- Born: Ksenija Janković 26 October 1958 (age 67) Niš, Serbia
- Origin: Serbian and Russian
- Genres: Classical
- Occupations: Pedagogue; cellist;
- Instrument: Cello

= Xenia Jankovic =

Serbian-Russian cellist

Xenia Jankovic (born 26 October 1958) is a Serbian-Russian cellist.

==Biography==

Jankovic was born in Niš Serbia into a Serbian–Russian family of musicians. The cello soon became her instrument of choice and she made her debut with the Belgrade Philharmonic Orchestra at the age of nine. A government scholarship allowed her to study at the Central Music School of the Moscow Conservatory with Stefan Kalianov and Mstislav Rostropovich. She then went on to study with Pierre Fournier and Guy Fallot in Geneva and with André Navarra in Detmold. Later on, intensive work with Sandor Végh and György Sebők led to a deepening of both her musical ideas and her artistic ideal.

==Career==

In 1981 Xenia Jankovic gained proper international acclaim when she became first prize winner at the prestigious Gaspar Cassado[3] competition in Florence (Italy). At the same time she won the Lino Filippini prize for the best interpretation of Brahms. In addition to her recitals all over Europe, Xenia Jankovic has performed as soloist with prestigious orchestras, including Philharmonia Orchestra (London) and the Budapest Philharmonic Orchestra as well as Berlin Radio Symphony Orchestra, Copenhagen Philharmonic, Madrid Philharmonic Orchestra and Moscow Philharmonic Orchestra. As one of the most interesting cellists of our time, Xenia Jankovic's recitals have been many times described as deeply moving, unforgettable and sensitive. The Times (London) magazine described Xenia Jankovic's performance of Variations on a Rococo Theme (Tchaikovsky) as "She shoved to be one with the music".[4] Being an active musician, she has worked closely with Gidon Kremer, András Schiff and Tabea Zimmermann.

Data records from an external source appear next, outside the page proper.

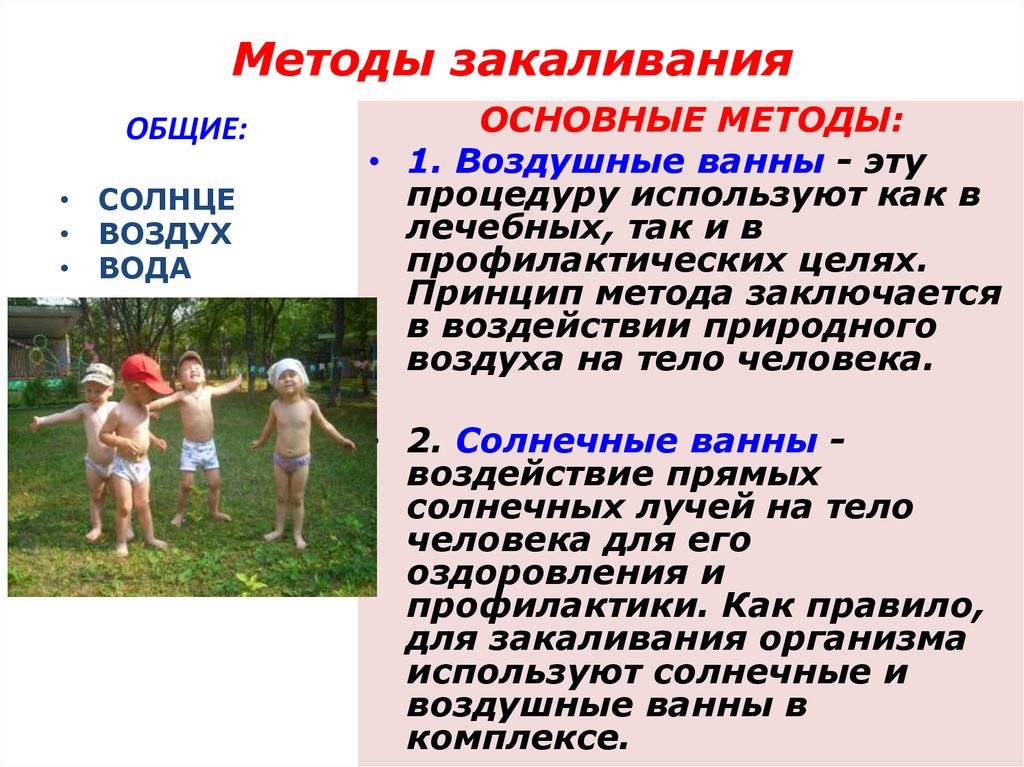 Методы закаливания

ОБЩИЕ:

• СОЛНЦЕ
• ВОЗДУХ
• ВОДА

ОСНОВНЫЕ МЕТОДЫ:

• 1. Воздушные ванны - эту процедуру используют как в лечебных, так и в профилактических целях. Принцип метода заключается в воздействии природного воздуха на тело человека.

• 2. Солнечные ванны - воздействие прямых солнечных лучей на тело человека для его оздоровления и профилактики. Как правило, для закаливания организма используют солнечные и воздушные ванны в комплексе.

Over the last decade she has made a number of recordings including Bach ́s Cello Suites, integral works for cello and piano by Beethoven (played on the period instruments), sonatas and pieces by Brahms, Chopin, Frank, Dvorak, Tchaikovsky, Debussy and Jevtic and concertos by Haydn, Dvorak, Elgar, Prokofiev, Khachaturian and Shostakovich. An active chamber music player and regular participant at many chamber music festivals, she is a member of the Hamlet Piano Trio, which performs on both modern and period instruments and has made recordings of Mendelssohn, Beethoven and Schubert Piano Trios. Jankovic was the artistic director of the chamber music festival Musikdorf Ernen from 2006 to 2017.

In 2018 she founded the Inspirimus project as a reflection of her artistic, pedagogical and spiritual work. This project is inspired by the desire to engage more profoundly and responsibly with art and life in general. Recently, Jankovic has been arranging and playing with smaller ensembles, in particular the Ensemble Inspirimus, which she founded in 2020.

==Teaching==

Xenia worked closely with young musicians over the past 35 years. She was a cello professor at the Zagreb Music Academy from 1985 to 1987, Belgrade Music Academy from 1987 to 1989 and Hochschule für Musik Würzburg from 1990 to 2004. She currently teaches at the Hochschule für Musik Detmold Germany. Some of her disciples were Susanne Beer, Bridget Mac Rae, Sebastian Jolles, Vanda Djanic, Ulf Shade, Dirk Wietheger and Gernot Nutzenberger.